* _Aim of the exercise_:
Copy the rows word for word, beginning at the line that contains "What physical distance" and continuing through the last line of the rows.
:::
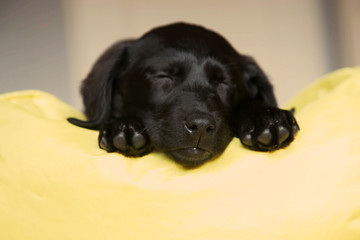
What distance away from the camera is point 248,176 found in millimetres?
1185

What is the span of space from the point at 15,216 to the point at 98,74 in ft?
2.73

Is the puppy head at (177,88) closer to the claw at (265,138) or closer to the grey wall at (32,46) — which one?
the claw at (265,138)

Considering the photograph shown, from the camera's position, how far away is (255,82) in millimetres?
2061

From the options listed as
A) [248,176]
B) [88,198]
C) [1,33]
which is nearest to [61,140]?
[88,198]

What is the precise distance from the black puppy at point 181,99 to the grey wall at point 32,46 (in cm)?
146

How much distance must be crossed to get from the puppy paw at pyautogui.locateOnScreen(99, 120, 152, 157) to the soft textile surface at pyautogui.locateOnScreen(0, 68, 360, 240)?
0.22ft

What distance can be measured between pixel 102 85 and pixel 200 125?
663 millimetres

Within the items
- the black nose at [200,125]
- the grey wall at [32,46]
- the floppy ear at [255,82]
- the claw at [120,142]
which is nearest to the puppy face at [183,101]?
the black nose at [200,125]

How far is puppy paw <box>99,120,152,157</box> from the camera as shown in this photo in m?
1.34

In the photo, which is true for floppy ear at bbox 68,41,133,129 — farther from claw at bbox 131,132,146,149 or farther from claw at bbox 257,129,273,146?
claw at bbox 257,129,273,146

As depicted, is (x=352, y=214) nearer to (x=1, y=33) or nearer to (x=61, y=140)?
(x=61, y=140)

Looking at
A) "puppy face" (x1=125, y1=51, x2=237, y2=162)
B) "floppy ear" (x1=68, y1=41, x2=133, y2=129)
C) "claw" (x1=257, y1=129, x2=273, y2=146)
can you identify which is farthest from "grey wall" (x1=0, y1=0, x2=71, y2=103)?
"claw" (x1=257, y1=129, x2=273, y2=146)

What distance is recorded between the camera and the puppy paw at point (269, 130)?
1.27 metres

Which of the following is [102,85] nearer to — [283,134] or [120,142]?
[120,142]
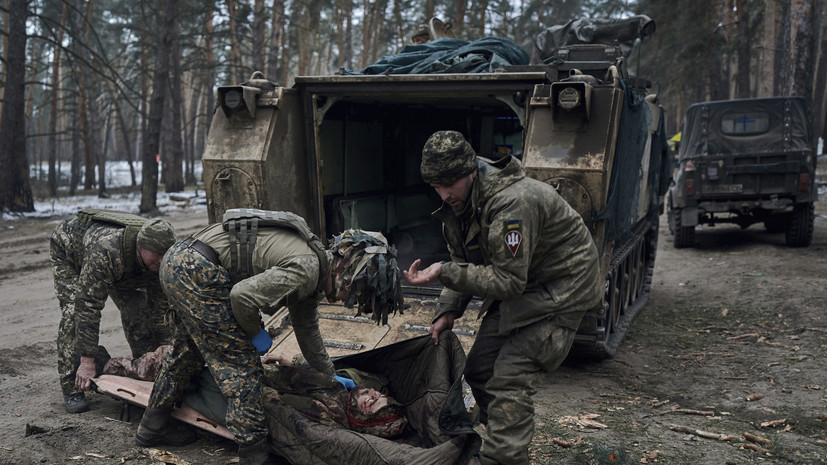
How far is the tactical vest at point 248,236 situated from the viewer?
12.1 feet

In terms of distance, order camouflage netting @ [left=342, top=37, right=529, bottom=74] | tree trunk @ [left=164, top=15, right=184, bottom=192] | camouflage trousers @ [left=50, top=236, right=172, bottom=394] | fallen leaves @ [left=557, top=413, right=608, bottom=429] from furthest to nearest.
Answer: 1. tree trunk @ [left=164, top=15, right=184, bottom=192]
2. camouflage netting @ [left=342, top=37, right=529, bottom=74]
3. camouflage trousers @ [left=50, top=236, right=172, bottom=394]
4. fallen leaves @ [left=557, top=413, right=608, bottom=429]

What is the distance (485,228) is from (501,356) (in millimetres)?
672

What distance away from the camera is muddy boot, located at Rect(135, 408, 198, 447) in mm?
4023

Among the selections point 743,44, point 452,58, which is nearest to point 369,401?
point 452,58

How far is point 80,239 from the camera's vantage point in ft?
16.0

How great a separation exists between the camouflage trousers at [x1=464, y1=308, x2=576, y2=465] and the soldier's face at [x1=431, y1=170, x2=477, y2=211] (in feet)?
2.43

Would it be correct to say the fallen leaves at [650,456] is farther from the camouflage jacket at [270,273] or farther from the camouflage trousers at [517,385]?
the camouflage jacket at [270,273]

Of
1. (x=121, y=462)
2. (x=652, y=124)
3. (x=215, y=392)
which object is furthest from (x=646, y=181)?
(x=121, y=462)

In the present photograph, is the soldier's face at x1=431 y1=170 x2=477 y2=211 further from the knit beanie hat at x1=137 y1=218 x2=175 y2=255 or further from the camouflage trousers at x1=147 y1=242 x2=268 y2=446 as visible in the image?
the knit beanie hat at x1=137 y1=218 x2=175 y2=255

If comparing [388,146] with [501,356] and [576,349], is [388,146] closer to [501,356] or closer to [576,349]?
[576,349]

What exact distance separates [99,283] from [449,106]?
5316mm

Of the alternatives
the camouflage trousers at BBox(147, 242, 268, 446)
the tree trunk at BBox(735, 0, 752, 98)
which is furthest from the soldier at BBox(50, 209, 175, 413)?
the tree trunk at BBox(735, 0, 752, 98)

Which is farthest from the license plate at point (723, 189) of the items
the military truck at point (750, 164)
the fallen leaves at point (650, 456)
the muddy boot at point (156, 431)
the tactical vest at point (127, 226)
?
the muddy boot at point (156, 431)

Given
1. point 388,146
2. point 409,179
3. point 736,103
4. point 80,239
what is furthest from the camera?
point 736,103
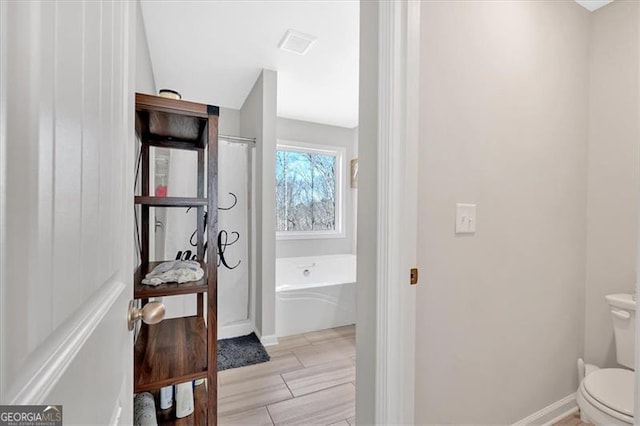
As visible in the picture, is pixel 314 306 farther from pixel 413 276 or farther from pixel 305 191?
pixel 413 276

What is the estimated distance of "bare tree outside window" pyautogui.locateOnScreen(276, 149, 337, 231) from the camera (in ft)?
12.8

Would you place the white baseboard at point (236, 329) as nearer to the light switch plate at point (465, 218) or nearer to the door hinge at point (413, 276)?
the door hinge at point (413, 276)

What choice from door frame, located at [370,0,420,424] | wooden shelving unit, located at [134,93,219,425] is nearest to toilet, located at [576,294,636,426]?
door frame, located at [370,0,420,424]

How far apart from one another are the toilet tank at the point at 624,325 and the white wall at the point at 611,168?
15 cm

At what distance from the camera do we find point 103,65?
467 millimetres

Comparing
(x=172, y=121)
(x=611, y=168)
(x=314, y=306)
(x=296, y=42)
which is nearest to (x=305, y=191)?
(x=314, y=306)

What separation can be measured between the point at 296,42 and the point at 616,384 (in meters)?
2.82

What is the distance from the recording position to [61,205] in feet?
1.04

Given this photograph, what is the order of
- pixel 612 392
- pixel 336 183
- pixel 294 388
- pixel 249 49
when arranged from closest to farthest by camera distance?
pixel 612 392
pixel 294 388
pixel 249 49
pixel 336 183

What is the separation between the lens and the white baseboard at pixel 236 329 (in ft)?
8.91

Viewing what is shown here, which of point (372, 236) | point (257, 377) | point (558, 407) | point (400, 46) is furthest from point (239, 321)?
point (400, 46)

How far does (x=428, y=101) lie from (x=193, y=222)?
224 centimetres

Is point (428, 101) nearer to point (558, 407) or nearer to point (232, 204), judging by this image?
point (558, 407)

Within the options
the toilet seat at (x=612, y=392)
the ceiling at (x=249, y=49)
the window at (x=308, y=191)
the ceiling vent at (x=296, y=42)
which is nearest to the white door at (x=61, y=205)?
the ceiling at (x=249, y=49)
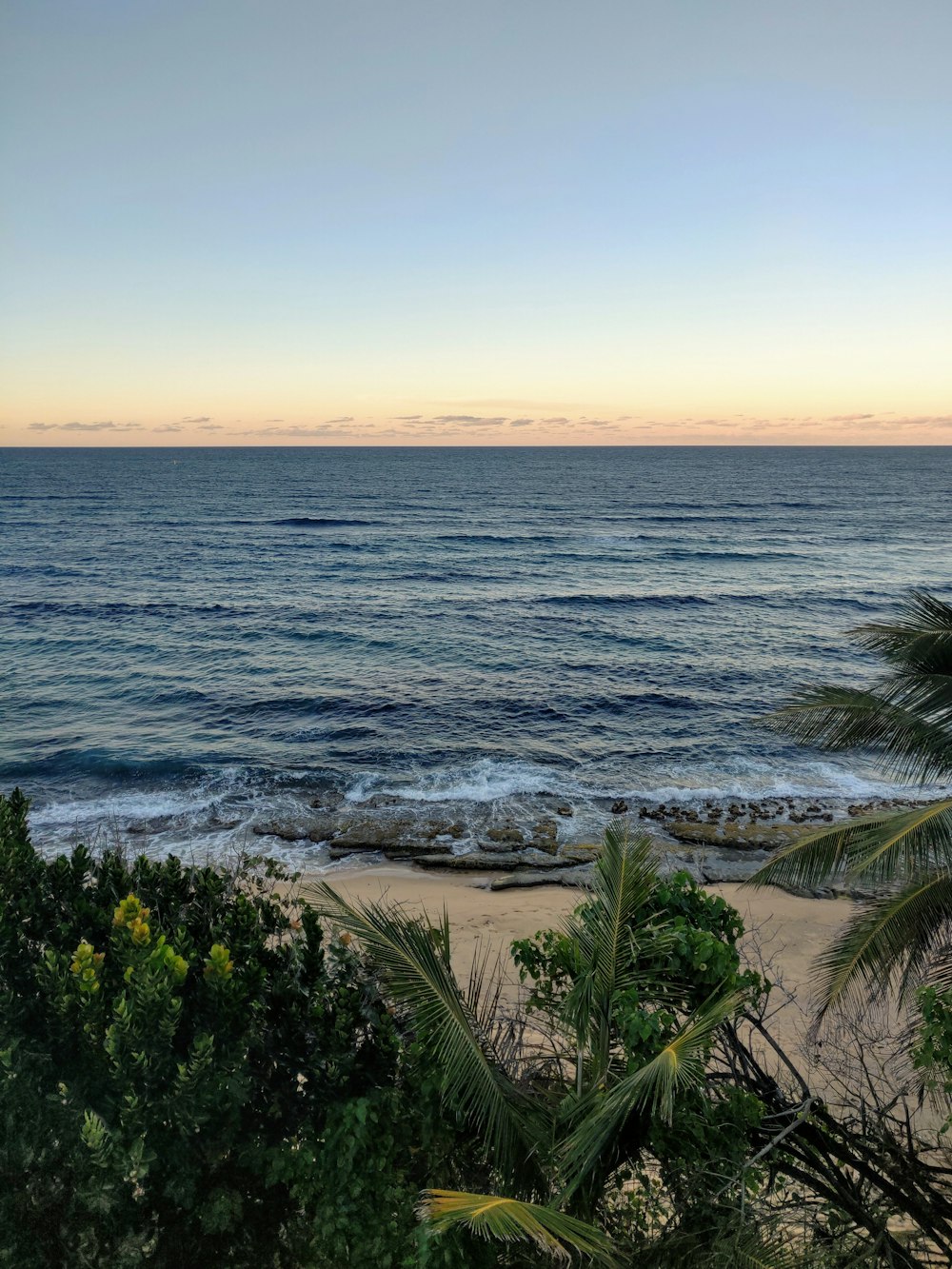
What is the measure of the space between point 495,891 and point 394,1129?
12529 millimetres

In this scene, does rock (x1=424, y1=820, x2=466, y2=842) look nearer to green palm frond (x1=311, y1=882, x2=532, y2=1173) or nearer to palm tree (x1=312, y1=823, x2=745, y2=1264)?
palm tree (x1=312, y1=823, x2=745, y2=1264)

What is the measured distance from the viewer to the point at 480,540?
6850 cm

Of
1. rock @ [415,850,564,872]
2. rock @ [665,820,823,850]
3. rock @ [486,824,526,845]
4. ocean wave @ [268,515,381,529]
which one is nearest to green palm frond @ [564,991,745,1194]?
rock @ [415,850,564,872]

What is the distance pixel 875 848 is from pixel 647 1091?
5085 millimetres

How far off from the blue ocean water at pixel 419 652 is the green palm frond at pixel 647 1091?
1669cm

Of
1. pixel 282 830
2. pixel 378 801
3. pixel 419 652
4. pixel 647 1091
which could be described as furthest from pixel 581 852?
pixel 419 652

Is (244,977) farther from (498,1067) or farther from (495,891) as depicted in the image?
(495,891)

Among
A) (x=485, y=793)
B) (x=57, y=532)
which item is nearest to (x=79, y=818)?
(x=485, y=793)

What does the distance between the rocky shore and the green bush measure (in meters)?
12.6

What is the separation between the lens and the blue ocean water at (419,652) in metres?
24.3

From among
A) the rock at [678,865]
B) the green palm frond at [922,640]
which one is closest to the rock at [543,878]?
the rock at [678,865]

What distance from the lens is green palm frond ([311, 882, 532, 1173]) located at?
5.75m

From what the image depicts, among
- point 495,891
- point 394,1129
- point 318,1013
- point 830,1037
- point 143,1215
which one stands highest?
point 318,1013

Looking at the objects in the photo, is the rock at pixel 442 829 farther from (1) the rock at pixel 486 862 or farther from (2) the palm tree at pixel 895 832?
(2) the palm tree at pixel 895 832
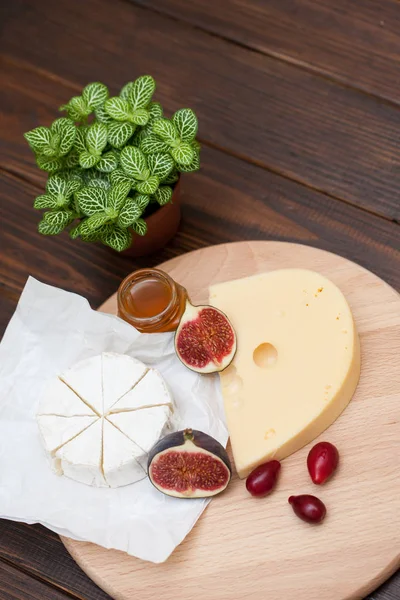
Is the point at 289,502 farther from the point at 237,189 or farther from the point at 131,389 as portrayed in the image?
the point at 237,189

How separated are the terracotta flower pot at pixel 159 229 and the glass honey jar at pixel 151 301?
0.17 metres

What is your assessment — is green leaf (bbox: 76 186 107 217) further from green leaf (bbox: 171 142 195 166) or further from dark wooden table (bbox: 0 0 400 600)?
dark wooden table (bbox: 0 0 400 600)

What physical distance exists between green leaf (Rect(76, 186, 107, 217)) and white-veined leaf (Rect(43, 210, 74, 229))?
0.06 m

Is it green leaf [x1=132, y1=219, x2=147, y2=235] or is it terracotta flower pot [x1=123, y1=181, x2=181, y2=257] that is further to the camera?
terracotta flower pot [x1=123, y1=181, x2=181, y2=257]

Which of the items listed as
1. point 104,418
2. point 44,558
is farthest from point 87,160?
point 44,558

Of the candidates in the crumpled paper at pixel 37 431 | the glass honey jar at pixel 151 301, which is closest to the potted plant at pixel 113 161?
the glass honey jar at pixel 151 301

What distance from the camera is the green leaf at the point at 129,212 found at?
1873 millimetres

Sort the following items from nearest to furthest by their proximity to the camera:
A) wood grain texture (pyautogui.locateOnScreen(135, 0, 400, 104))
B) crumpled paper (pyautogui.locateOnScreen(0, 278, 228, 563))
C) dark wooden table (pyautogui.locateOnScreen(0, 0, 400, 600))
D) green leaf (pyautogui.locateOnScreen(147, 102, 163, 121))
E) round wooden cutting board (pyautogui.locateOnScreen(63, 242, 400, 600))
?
:::
* _Exercise result_:
What physical distance exists between green leaf (Rect(76, 186, 107, 217)) and white-veined leaf (Rect(43, 210, 74, 229))?
0.06 m

Is it green leaf [x1=132, y1=219, x2=147, y2=235] or is it terracotta flower pot [x1=123, y1=181, x2=181, y2=257] that is further to the camera?
terracotta flower pot [x1=123, y1=181, x2=181, y2=257]

Which of the items listed as
1. point 104,418
2. point 44,558
is farthest from point 87,160?
point 44,558

Of the candidates in the crumpled paper at pixel 37 431 | the glass honey jar at pixel 151 301, which is closest to the potted plant at pixel 113 161?
the glass honey jar at pixel 151 301

What distance from the camera is the green leaf at the point at 129,212 found at?
1873 millimetres

Sort the following items from nearest to furthest by their proximity to the camera:
A) wood grain texture (pyautogui.locateOnScreen(135, 0, 400, 104))
B) crumpled paper (pyautogui.locateOnScreen(0, 278, 228, 563))
C) dark wooden table (pyautogui.locateOnScreen(0, 0, 400, 600))
D) green leaf (pyautogui.locateOnScreen(147, 102, 163, 121))
E) round wooden cutting board (pyautogui.locateOnScreen(63, 242, 400, 600))
?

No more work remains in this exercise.